Work to be completed:
Reproduce every one of the lines below word for word, without changing anything.

[Scene-based spatial questions]
↓↓↓

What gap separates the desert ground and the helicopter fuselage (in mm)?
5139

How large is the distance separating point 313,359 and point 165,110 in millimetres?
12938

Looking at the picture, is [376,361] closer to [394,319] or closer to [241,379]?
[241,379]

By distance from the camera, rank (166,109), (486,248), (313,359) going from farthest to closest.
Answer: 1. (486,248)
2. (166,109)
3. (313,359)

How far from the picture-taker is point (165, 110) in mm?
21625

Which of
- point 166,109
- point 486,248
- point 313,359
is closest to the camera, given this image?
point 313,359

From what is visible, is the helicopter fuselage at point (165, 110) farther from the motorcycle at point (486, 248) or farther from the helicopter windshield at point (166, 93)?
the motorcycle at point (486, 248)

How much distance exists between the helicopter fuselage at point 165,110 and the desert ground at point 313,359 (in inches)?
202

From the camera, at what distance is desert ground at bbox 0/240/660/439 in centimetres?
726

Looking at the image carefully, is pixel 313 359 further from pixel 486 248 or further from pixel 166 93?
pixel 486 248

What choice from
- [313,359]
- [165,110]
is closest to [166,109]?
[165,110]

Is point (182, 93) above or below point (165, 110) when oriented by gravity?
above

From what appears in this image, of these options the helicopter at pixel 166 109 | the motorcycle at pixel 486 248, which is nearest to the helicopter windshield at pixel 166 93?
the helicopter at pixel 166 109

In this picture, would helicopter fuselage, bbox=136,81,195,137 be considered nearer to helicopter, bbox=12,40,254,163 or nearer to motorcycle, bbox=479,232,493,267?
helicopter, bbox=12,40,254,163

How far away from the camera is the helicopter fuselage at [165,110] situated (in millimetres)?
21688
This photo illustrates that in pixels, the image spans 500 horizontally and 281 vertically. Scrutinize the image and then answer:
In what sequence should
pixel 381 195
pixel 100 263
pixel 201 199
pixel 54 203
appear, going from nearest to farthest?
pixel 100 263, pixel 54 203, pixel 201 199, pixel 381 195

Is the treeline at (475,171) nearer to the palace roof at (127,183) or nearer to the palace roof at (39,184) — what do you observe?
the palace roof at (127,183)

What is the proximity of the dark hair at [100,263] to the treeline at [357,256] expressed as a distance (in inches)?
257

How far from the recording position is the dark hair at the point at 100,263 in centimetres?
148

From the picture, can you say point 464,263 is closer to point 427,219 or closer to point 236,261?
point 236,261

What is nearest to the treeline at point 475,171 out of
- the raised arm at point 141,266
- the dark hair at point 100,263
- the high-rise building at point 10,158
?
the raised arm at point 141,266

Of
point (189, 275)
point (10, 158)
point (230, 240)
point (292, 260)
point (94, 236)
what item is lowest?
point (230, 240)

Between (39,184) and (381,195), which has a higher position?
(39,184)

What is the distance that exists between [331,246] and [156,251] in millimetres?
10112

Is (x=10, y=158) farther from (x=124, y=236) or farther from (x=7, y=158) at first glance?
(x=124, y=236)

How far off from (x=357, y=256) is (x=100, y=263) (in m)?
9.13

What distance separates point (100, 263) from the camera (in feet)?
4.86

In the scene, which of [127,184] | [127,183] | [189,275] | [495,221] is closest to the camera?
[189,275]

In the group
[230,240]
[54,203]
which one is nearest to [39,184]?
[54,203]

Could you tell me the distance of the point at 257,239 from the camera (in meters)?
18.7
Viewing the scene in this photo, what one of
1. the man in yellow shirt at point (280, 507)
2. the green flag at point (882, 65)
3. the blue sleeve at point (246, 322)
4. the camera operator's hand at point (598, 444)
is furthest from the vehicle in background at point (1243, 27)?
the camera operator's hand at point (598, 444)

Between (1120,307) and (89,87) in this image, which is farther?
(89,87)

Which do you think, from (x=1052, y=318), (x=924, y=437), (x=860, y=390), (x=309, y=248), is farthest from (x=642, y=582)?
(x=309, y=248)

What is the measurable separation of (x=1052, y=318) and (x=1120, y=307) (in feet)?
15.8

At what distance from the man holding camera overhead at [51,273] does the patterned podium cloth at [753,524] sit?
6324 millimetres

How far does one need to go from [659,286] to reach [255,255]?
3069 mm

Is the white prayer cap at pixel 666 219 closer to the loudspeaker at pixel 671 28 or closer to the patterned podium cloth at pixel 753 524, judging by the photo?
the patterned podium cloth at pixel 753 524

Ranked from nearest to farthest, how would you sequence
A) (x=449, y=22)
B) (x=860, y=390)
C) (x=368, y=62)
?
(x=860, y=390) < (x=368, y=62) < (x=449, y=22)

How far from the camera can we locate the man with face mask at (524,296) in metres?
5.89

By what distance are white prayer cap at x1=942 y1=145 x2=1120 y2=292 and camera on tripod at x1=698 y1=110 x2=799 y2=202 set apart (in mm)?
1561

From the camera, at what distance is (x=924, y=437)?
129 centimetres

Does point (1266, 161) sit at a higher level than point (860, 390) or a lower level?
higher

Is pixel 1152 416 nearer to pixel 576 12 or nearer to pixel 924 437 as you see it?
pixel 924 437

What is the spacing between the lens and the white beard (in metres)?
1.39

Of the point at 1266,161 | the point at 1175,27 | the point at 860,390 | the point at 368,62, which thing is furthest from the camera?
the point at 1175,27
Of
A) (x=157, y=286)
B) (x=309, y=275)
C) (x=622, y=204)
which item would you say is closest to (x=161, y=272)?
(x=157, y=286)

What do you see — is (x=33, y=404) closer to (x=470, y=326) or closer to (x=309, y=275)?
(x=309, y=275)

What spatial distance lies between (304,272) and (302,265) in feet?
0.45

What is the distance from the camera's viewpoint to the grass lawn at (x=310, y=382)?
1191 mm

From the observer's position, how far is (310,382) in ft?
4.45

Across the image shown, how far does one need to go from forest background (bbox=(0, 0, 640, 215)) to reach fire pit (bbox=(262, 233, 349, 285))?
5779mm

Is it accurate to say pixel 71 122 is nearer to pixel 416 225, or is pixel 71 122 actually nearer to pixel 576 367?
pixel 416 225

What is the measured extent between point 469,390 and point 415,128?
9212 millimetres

↑↑↑

Output for this exercise:
What gap separates the desert ground and the helicopter fuselage (in mm)?
5139

How large is the distance separating point 313,359 and point 165,110 in millimetres?
12938

Looking at the picture, is [376,361] closer to [394,319] or closer to [241,379]?
[241,379]

By distance from the camera, rank (166,109), (486,248), (313,359) going from farthest to closest.
Answer: 1. (486,248)
2. (166,109)
3. (313,359)

How far from the picture-taker is point (165, 110) in mm?
21625

Which of
- point 166,109
- point 486,248
- point 313,359
is closest to the camera, given this image?
point 313,359

From what is visible, is the helicopter fuselage at point (165, 110) farther from the motorcycle at point (486, 248) or farther from the helicopter windshield at point (166, 93)?
the motorcycle at point (486, 248)

How much distance exists between the helicopter fuselage at point 165,110 and the desert ground at point 313,359 (in inches)?
202

From the camera, at what distance is desert ground at bbox 0/240/660/439 in centimetres?
726

Looking at the image carefully, is pixel 313 359 further from pixel 486 248 or further from pixel 166 93?
pixel 486 248

What choice from
- [313,359]
- [165,110]
is closest to [166,109]?
[165,110]

Is point (182, 93) above or below point (165, 110) when oriented by gravity?
above

From what appears in this image, of these options the helicopter at pixel 166 109 | the motorcycle at pixel 486 248, which is nearest to the helicopter windshield at pixel 166 93?
the helicopter at pixel 166 109

In this picture, would helicopter fuselage, bbox=136,81,195,137 be considered nearer to helicopter, bbox=12,40,254,163 or nearer to motorcycle, bbox=479,232,493,267?
helicopter, bbox=12,40,254,163

How far away from the camera is the helicopter fuselage at [165,110] situated (in millimetres)?
21688
This photo illustrates that in pixels, the image spans 500 horizontally and 281 vertically. Scrutinize the image and then answer:
In what sequence should
pixel 381 195
pixel 100 263
pixel 201 199
pixel 54 203
appear, going from nearest to farthest?
pixel 100 263, pixel 54 203, pixel 201 199, pixel 381 195

Is the treeline at (475,171) nearer to the palace roof at (127,183) or nearer to the palace roof at (39,184) — what do you observe?
the palace roof at (127,183)

What is the proximity of the dark hair at [100,263] to the treeline at [357,256] expressed as a distance (in inches)?
257

How far from the recording position is the dark hair at the point at 100,263 in centimetres?
148

From the picture, can you say point 464,263 is closer to point 427,219 or closer to point 236,261?
point 236,261

What is nearest to the treeline at point 475,171 out of
- the raised arm at point 141,266
- the dark hair at point 100,263
- the high-rise building at point 10,158
?
the raised arm at point 141,266

Of
point (189, 275)
point (10, 158)
point (230, 240)
point (292, 260)
point (94, 236)
what item is lowest?
point (230, 240)

Between (39,184) and (381,195), which has a higher position?
(39,184)

What is the distance that exists between [331,246] and [156,251] in millimetres?
10112

Is (x=10, y=158) farther from (x=124, y=236) or farther from (x=7, y=158) at first glance?
(x=124, y=236)

How far off from (x=357, y=256) is (x=100, y=263) (in m)?
9.13

What distance separates point (100, 263) from the camera (in feet)?
4.86

In the scene, which of [127,184] | [127,183] | [189,275] | [495,221] is closest to the camera?
[189,275]

In the group
[230,240]
[54,203]
which one is nearest to [39,184]?
[54,203]

Could you tell me the distance of the point at 257,239 from the camera (in meters)?
18.7
Viewing the scene in this photo, what one of
1. the man in yellow shirt at point (280, 507)
2. the green flag at point (882, 65)
3. the blue sleeve at point (246, 322)
4. the camera operator's hand at point (598, 444)
is furthest from the vehicle in background at point (1243, 27)?
the camera operator's hand at point (598, 444)

Between (1120,307) and (89,87) in this image, which is farther?
(89,87)

Which do you think, from (x=1052, y=318), (x=924, y=437), (x=860, y=390), (x=309, y=248), is farthest from (x=642, y=582)?
(x=309, y=248)

What is the measurable separation of (x=1052, y=318) and (x=1120, y=307) (in feet)?
15.8

At what distance from the man holding camera overhead at [51,273] does the patterned podium cloth at [753,524] sit?
6324 millimetres

How far does one need to go from [659,286] to reach [255,255]?
3069 mm

Is the white prayer cap at pixel 666 219 closer to the loudspeaker at pixel 671 28 or closer to the patterned podium cloth at pixel 753 524, judging by the photo?
the patterned podium cloth at pixel 753 524

Ranked from nearest to farthest, how would you sequence
A) (x=449, y=22)
B) (x=860, y=390)
C) (x=368, y=62)
?
(x=860, y=390) < (x=368, y=62) < (x=449, y=22)

How far from the camera can we locate the man with face mask at (524,296) in metres?
5.89

By what distance are white prayer cap at x1=942 y1=145 x2=1120 y2=292 and camera on tripod at x1=698 y1=110 x2=799 y2=202 set apart (in mm)?
1561

From the camera, at what distance is (x=924, y=437)?
129 centimetres

Does point (1266, 161) sit at a higher level than point (860, 390) or a lower level?
higher

Is pixel 1152 416 nearer to pixel 576 12 or nearer to pixel 924 437 as you see it?
pixel 924 437

What is the spacing between the lens and the white beard (in metres)?
1.39

Of the point at 1266,161 | the point at 1175,27 | the point at 860,390 | the point at 368,62, which thing is furthest from the camera?
the point at 1175,27
Of
A) (x=157, y=286)
B) (x=309, y=275)
C) (x=622, y=204)
which item would you say is closest to (x=161, y=272)?
(x=157, y=286)

What do you see — is (x=33, y=404) closer to (x=470, y=326) or closer to (x=309, y=275)?
(x=309, y=275)

What spatial distance lies between (304,272) and (302,265) in feet?
0.45

What is the distance from the camera's viewpoint to the grass lawn at (x=310, y=382)?
1191 mm

From the observer's position, how far is (310,382) in ft?
4.45

Across the image shown, how far does one need to go from forest background (bbox=(0, 0, 640, 215)) to reach fire pit (bbox=(262, 233, 349, 285))?
5779mm

Is it accurate to say pixel 71 122 is nearer to pixel 416 225, or is pixel 71 122 actually nearer to pixel 576 367?
pixel 416 225

What is the measured extent between point 469,390 and point 415,128?
9212 millimetres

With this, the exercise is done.